Sara miraba fijamente a Irmina, con una furia indescriptible en su mirada, y le dijo con voz cortante: "Irmina, no trates de sacar provecho de mí. Esta casa es mía, y tú no tienes ningún derecho sobre ella. Si te crees capaz, entonces demándame. Si puedes demostrar que esta casa fue financiada por Marciano, entonces estaré dispuesta a devolvértela".
Irmina, viendo la obstinación en su rostro y su firme creencia de que Marciano la protegería, dijo resignada: "El hijo que esperabas ya no está, Marciano no va a seguir protegiéndote. Devolver más propiedades puede ayudar a reducir su condena, ¿cómo esperas que no revele dónde está el dinero? El dinero que transfirió a Rindacio no está en tu cuenta, ¿verdad? Ya lo ha confesado. Incluso si vendes esta casa y te vas a Rindacio, no podrás vivir una vida de lujos. Sara, es hora de aceptar tu destino".
El rostro de Sara se tornó pálido, y la miró con incredulidad: "Eso es imposible", habiendo estado con Marciano todos esos años, siempre había sido bueno con ella. Todo lo que Petrona no pudo obtener, ella lo tenía. Así, estaba convencida de que Marciano la amaba.
Irmina se le acercó, echando un vistazo a la decoración de la casa. Marciano realmente había invertido mucho en Sara, como se podía ver en la decoración de la casa, indicando claramente su actitud hacia ella. No era de extrañar que Sara se negara a creer que ese hombre le había cortado todas las salidas.
Irmina le entregó a Sara todos los documentos. Ésta los recibió confundida, y su expresión cambió drásticamente al mirarlos, su respiración se volvió tensa: "¿Has estado vigilándome todo este tiempo?".
Irmina pasó junto a ella hacia el interior de la casa: "Desde la primera vez que fuiste al Hospital San Rafael a buscarme, ya había reconocido quién eras, ¿crees que Marciano te ama? Solo ama tu cuerpo joven capaz de darle un hijo, y eso podría haber sido cualquier otra persona. Ahora que el niño se ha ido, naturalmente no seguirá protegiéndote".

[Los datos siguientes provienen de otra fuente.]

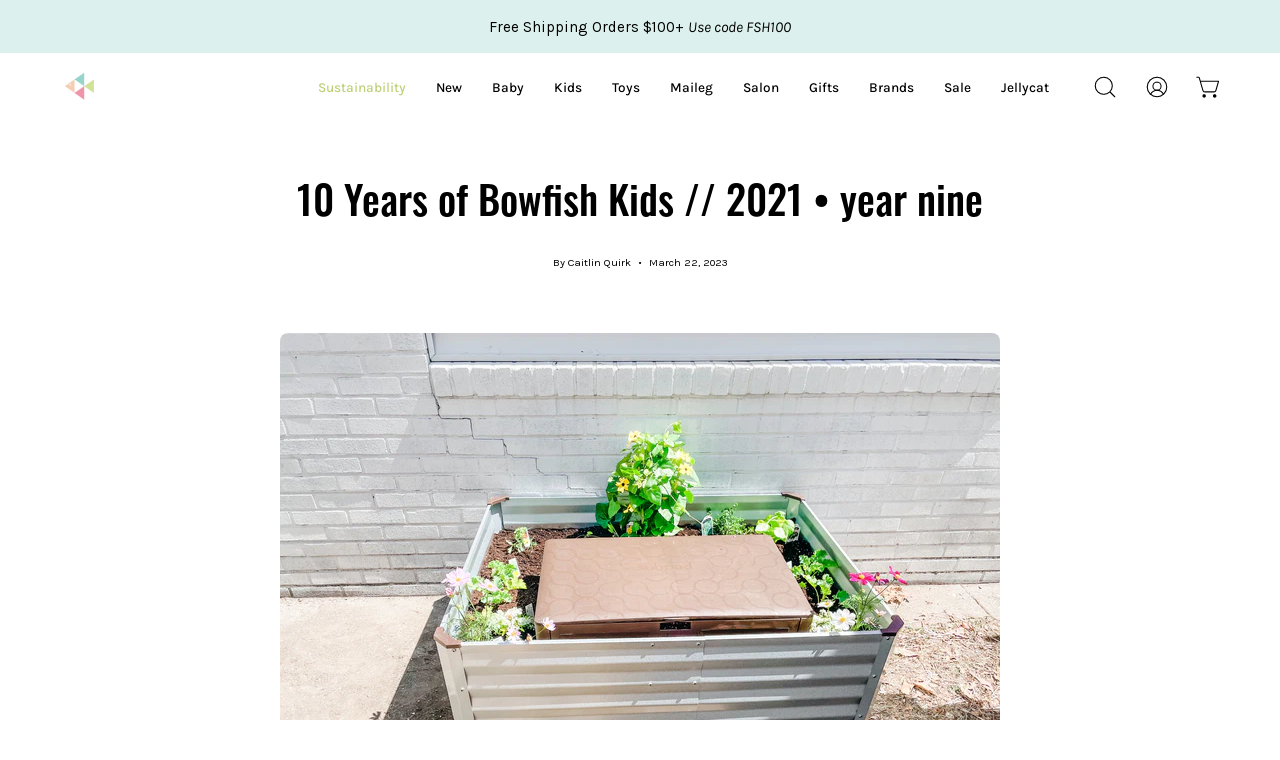

--- FILE ---
content_type: text/css
request_url: https://www.bowfishkids.com/cdn/shop/t/57/assets/boost-sd-custom.css?v=1768885483272
body_size: -560
content:
.boost-sd__product-item .boost-sd__product-image{height:auto;background-color:var(--bg);filter:brightness(var(--product-filter-bg));border-radius:15px}.boost-custom-label{margin-right:5px;color:#fff;background-color:#069;font-size:14px;display:none}.product-label .label{margin-left:5px!important}.boost-custom-label .boost-sd__product-label-text{max-width:none!important}
/*# sourceMappingURL=/cdn/shop/t/57/assets/boost-sd-custom.css.map?v=1768885483272 */


--- FILE ---
content_type: text/javascript
request_url: https://www.bowfishkids.com/cdn/shop/t/57/assets/boost-sd-custom.js?v=1768885483272
body_size: 12
content:
const updateProductItem=componentRegistry=>{componentRegistry.useComponentPlugin("ProductItem",{name:"Add logo to product img",enabled:!0,apply:()=>({afterRender(element){let productData=element.getParams().props.product,productItem=document.querySelector('[data-product-id="'+productData.id+'"]');var newLabel='<div class="boost-sd__product-label boost-sd__product-label--rectangle boost-custom-label" ><span class="boost-sd__product-label-text"><span>{{customLabelText}}</span></span></div>';const titleLowerCase=productData.title.toLowerCase(),tags=productData.tags;titleLowerCase.includes("baby unisex")?newLabel=newLabel.replace(/{{customLabelText}}/g,"Baby Unisex"):titleLowerCase.includes("toddler unisex")?newLabel=newLabel.replace(/{{customLabelText}}/g,"Toddler Unisex"):titleLowerCase.includes("unisex")?newLabel=newLabel.replace(/{{customLabelText}}/g,"Unisex"):tags.includes("100")?newLabel=newLabel.replace(/{{customLabelText}}/g,"Baby Girl"):tags.includes("100")&&tags.includes("new")?newLabel=newLabel.replace(/{{customLabelText}}/g,"NEW"):tags.includes("200")?newLabel=newLabel.replace(/{{customLabelText}}/g,"Toddler Girl"):tags.includes("300")?newLabel=newLabel.replace(/{{customLabelText}}/g,"Girl"):tags.includes("400")?newLabel=newLabel.replace(/{{customLabelText}}/g,"Baby Boy"):tags.includes("500")?newLabel=newLabel.replace(/{{customLabelText}}/g,"Toddler Boy"):tags.includes("600")&&(newLabel=newLabel.replace(/{{customLabelText}}/g,"Boy"));var tagSelector=productItem.querySelector(".boost-sd__product-image-column.boost-sd__product-image-column--in-top.boost-sd__product-image-column--left");tagSelector&&!productItem.querySelector(".boost-custom-label")&&!newLabel.includes("{{customLabelText}}")&&productItem.querySelector(".boost-sd__product-image-column.boost-sd__product-image-column--in-top.boost-sd__product-image-column--left").insertAdjacentHTML("afterbegin",newLabel)}})})};window.__BoostCustomization__=(window.__BoostCustomization__??[]).concat([updateProductItem]);
//# sourceMappingURL=/cdn/shop/t/57/assets/boost-sd-custom.js.map?v=1768885483272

Sara mordió su labio con fuerza. Irmina posó su mano sobre el sofá de la sala, acariciando suavemente la felpa y dijo con una sonrisa: "Si hubieras tenido al niño, podrías haber vivido la vida hermosa que Marciano tenía planeada para ti en Rindacio, sin tener que trabajar nunca y con dinero de sobra. Lamentablemente, fuiste demasiado ambiciosa. Querías demasiado, ¿cómo esperabas obtenerlo tan fácilmente? Petrona también está tras el dinero en tus manos, ¿realmente pensaste que tu primer amor había regresado después de tanto tiempo?".
Esas palabras dejaron a Sara sin habla. Irmina mantuvo su sonrisa, hablando suavemente: "¿Crees que después de que su plan tuviera éxito, podrías simplemente retirarte? Sin tu hijo, Cira Monroy se convertiría en la única descendiente de Marciano en este mundo, ¿crees que Marciano le dejaría su fortuna a alguien más? Si mis abogados pudieron usar estas fotos para convencer a Marciano de entregar toda su fortuna, ¿quién dice que Petrona no podría convencerlo de dejarlo todo a Cira?".
Al escuchar eso, Sara se sintió completamente perturbada; luego se apresuró a arrodillarse frente a Irmina, agarrando frenéticamente sus piernas: "Srta. Monroy, te lo suplico, perdóname. Nunca pensé en hacerte daño, solo estaba siendo chantajeada por Petrona", en ese momento que Marciano había confesado dónde estaba todo su dinero, ella se quedaba sin nada. Si perdía esa casa, entonces no tendría a dónde ir.